While there is plenty-enough fascism in the anti-gay theocratic movement, we need to be careful about comparisons to the holocaust. In that awful time, Jews did not have the power and place we possess to utilize to defend ourselves. They didn't have the infrastructure of law and due process at their disposal. While they possessed some rights that were taken from them, the guarantees of life and liberty that we can claim and demand were not there for them.And, 6 million of them were murdered. We cannot minimize the daunting challenges we face and the ferocity of the efforts to marginalize us, but in comparing our plight to the Jews in Europe in the 1930's we dull the edge of that horror and inadvertently dishonor the memory of those 6 million victims.


AUTHOR: Ed Fox

DATE: 5/19/2005 02:13:35 PM

The comparison with the Nazis cannot usefully be to the final solution, the six million dead Jews, and the millions of others. The more appropriate comparison is to their beginnings.The Nazis started by persecuting gays before they put the final solution into full swing. Before the Nazis rose to power, Germany was considered by most educated people, including German Jews, as the most civilized country, the best educated, in the world.

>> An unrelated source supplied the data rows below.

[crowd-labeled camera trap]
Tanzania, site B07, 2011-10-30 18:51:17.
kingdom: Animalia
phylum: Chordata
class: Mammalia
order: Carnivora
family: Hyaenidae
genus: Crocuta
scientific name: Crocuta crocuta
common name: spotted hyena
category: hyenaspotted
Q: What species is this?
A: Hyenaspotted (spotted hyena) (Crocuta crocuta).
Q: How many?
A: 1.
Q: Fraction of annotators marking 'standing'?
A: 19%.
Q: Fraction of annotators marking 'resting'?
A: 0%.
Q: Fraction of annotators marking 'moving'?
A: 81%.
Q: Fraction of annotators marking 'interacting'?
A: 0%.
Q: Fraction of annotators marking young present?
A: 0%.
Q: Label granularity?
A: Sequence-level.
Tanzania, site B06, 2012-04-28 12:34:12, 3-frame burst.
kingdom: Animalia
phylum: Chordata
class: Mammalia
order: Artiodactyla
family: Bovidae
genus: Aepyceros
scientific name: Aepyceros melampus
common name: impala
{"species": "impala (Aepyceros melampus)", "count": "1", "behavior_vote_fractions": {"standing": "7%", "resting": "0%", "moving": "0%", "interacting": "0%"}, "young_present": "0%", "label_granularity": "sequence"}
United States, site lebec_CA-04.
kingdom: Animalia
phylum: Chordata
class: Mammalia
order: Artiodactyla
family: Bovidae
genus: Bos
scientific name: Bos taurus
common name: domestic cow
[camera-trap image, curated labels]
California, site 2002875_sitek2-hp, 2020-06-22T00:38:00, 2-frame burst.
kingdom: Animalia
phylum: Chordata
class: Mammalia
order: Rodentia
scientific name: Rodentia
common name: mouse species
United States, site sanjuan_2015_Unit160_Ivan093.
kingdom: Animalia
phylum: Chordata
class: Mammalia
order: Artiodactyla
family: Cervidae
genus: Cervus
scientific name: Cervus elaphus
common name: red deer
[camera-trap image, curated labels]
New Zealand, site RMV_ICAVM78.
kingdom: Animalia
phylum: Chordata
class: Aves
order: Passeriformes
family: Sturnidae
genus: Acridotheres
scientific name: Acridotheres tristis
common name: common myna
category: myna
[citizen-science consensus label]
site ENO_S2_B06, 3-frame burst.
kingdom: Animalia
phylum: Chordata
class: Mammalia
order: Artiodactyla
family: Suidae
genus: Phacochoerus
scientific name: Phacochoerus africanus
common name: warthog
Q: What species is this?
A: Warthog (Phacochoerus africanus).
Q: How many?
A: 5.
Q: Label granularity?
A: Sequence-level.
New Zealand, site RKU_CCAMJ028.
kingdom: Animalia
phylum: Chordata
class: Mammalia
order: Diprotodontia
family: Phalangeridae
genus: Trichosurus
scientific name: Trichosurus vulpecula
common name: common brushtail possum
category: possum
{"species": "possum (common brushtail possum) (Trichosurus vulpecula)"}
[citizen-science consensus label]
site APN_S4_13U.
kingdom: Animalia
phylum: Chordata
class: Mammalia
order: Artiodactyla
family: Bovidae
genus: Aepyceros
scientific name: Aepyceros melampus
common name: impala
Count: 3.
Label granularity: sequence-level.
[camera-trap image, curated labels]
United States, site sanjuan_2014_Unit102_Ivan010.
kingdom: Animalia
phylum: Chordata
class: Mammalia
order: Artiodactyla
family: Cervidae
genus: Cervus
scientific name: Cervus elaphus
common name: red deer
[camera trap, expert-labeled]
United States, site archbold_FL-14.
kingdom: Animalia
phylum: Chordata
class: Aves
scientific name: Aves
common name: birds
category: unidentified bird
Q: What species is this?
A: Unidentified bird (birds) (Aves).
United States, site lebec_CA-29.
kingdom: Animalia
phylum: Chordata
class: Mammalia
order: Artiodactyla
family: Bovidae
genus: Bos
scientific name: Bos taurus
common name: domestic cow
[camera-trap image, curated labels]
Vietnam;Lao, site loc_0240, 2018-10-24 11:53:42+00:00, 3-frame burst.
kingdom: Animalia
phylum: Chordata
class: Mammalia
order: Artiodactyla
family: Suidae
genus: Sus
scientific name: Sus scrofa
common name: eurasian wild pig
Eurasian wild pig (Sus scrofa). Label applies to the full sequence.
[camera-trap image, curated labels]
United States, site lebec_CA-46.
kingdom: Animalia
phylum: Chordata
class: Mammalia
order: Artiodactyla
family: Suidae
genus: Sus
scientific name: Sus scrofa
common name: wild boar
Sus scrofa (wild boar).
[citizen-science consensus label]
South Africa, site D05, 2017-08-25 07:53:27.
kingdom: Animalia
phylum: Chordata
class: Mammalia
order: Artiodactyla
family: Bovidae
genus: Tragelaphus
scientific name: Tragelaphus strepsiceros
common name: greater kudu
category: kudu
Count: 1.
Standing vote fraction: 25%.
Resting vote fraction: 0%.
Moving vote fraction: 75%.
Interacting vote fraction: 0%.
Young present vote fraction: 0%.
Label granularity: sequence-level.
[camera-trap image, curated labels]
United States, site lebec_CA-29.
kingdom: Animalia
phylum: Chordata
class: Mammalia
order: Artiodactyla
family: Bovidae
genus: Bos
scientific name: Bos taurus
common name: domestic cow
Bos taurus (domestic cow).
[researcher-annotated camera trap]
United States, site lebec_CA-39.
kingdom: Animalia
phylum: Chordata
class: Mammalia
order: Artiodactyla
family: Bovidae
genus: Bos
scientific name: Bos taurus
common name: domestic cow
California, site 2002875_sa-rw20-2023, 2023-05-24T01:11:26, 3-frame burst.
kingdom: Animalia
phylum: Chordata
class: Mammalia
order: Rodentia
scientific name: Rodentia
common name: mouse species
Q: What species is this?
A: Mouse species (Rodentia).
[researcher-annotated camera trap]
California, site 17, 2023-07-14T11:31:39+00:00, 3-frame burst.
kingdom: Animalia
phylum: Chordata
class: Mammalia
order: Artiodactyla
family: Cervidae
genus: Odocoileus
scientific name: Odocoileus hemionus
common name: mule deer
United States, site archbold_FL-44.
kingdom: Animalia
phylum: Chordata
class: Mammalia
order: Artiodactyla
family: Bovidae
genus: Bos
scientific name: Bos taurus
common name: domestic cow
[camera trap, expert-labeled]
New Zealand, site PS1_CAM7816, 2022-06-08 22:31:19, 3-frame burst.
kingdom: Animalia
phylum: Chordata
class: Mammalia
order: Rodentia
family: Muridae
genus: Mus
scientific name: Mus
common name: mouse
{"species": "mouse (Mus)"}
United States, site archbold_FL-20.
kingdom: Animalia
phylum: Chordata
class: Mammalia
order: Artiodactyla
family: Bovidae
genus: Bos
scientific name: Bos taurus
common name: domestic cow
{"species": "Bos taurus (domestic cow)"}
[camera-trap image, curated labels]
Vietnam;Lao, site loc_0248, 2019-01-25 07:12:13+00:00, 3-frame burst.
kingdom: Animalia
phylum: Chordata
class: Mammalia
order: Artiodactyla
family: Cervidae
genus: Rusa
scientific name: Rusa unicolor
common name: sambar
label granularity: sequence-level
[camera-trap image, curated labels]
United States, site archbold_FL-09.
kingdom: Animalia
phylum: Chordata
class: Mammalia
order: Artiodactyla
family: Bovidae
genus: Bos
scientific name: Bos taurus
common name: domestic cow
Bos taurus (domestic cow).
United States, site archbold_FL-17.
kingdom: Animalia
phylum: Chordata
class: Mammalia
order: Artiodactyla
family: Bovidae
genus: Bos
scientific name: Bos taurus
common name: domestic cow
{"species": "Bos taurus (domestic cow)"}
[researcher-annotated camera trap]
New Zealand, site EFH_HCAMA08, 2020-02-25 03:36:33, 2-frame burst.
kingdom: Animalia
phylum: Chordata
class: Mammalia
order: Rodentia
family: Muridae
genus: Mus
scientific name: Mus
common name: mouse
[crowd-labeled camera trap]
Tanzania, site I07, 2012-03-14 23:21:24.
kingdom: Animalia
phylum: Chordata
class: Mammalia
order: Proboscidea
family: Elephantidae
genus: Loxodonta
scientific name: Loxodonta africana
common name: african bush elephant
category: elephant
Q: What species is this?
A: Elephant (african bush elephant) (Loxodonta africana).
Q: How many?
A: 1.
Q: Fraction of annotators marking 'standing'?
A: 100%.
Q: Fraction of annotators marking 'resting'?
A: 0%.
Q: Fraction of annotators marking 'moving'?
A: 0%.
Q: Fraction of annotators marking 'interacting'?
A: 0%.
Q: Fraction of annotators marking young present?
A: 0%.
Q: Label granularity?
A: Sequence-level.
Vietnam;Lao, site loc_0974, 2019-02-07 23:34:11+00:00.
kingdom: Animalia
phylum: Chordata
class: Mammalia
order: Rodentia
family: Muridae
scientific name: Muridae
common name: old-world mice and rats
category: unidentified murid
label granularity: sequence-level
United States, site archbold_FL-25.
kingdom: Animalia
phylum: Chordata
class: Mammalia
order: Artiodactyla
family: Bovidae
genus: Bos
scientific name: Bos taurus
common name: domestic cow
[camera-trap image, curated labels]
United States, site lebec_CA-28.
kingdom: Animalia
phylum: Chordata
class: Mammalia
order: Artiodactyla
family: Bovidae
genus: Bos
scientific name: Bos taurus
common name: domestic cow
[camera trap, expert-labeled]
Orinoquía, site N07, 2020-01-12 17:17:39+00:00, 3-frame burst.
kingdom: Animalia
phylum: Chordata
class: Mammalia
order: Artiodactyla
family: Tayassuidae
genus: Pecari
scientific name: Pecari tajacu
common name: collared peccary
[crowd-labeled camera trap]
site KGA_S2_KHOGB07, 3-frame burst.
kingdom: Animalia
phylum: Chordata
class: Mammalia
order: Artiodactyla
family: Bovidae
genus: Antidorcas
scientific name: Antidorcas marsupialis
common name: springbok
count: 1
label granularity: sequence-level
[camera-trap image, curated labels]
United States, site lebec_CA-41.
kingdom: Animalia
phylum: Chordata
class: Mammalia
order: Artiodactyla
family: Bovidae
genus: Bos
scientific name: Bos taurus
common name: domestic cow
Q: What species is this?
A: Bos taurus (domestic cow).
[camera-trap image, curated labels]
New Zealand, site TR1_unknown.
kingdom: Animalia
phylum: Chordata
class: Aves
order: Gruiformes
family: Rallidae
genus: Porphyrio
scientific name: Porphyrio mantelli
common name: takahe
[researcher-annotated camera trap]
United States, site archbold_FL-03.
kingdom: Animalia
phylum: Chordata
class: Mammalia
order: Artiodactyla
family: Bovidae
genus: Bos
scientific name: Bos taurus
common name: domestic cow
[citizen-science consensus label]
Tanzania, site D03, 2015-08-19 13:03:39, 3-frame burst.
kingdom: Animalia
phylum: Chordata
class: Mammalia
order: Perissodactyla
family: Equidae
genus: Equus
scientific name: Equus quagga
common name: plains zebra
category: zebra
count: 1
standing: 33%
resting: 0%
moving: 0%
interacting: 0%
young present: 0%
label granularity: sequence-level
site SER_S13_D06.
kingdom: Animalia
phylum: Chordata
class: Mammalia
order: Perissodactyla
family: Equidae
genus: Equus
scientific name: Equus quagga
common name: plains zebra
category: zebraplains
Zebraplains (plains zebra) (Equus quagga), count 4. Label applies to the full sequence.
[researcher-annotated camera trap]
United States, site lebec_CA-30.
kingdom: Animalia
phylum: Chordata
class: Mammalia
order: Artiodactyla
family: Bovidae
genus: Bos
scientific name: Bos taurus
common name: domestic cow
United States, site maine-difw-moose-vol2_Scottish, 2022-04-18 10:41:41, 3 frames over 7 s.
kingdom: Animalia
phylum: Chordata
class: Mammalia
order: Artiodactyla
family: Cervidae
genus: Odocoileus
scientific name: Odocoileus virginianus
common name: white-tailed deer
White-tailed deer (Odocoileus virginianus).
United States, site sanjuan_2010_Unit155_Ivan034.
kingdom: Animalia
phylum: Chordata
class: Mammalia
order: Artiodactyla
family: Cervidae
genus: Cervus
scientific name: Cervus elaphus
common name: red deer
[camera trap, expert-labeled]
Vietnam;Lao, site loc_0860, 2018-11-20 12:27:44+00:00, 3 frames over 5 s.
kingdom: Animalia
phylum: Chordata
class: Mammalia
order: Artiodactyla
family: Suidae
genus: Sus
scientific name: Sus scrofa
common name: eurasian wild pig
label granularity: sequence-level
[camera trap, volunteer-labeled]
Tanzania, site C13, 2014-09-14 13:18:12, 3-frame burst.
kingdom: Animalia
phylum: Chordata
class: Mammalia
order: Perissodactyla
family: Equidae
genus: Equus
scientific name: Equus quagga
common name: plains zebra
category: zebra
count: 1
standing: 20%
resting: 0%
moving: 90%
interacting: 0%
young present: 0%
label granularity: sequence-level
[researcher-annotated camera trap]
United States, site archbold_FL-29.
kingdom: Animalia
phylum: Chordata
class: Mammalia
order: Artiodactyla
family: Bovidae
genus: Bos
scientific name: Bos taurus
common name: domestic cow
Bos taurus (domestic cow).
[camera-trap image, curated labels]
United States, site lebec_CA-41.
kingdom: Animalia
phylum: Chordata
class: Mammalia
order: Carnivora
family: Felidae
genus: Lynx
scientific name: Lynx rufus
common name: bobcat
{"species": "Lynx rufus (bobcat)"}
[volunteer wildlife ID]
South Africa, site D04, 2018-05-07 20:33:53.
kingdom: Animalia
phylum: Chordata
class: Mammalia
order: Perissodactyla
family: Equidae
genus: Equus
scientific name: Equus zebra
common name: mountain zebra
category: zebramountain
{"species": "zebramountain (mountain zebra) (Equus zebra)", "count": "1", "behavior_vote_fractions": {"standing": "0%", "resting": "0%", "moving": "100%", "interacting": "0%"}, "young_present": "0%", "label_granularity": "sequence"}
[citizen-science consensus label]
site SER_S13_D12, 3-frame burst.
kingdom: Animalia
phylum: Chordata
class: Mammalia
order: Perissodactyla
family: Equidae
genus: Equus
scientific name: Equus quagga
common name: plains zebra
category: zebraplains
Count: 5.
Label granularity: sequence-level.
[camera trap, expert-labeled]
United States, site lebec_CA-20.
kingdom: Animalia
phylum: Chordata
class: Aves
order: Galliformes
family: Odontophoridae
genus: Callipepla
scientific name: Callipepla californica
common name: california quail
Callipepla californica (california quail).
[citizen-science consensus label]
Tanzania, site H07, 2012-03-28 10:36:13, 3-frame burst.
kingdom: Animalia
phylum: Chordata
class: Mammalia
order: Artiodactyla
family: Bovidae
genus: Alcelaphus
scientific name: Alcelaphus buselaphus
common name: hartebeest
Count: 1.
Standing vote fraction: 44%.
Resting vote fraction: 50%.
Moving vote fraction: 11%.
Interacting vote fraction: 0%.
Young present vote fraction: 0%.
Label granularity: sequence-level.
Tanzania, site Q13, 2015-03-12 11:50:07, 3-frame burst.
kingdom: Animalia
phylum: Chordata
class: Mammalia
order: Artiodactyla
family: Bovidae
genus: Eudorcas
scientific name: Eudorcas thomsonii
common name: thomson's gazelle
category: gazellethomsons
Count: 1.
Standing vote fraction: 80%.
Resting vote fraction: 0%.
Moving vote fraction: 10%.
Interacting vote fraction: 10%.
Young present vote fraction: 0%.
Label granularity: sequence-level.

German Jews, for the most part, were completely assimilated and could not imagine that they could be singled out for scapegoating. They were completely convinced, long after the evidence to the contrary was clear, that "it couldn't happen here, Germans would not allow such a thing." (One of the most moving war memorials I have seen is in Berlin-Steglitz; it is a small inverted trapezoidal monolith about three or four feet high, shaded by a willow tree. The inscription, in translation, is: "To the dead, 1929-1945".) One reason that the persecution of gays under the Nazis is underreported is that it continued, albeit in somewhat muted form, after their defeat. In other words, while the Allies, after turning a blind eye to the impending fate of the Jews before the war, tried to atone afterwards, they continued to turn a blind eye to continued oppression of gays after their victory and thus did not publicize the crimes.


AUTHOR: Bil Browning

DATE: 5/19/2005 03:07:25 PM

Thanks for the link Marla. I just linked to their IAN "Wanted" posters.I agree that comparing the Holocaust to what's happening isn't the best comparison. I think Ed hit it right on the mark when he said it was more like the early days of the Nazis. What makes me shudder though, is the realization that it didn't take long for the Nazi's philosophy to continue to it's bitter end. How long will it be before ShrubCo's diabolical theories of world domination and genocide become realized on an even more massive scale than Iraq and Afghanistan? When does he turn viciously on his own people like Hitler did?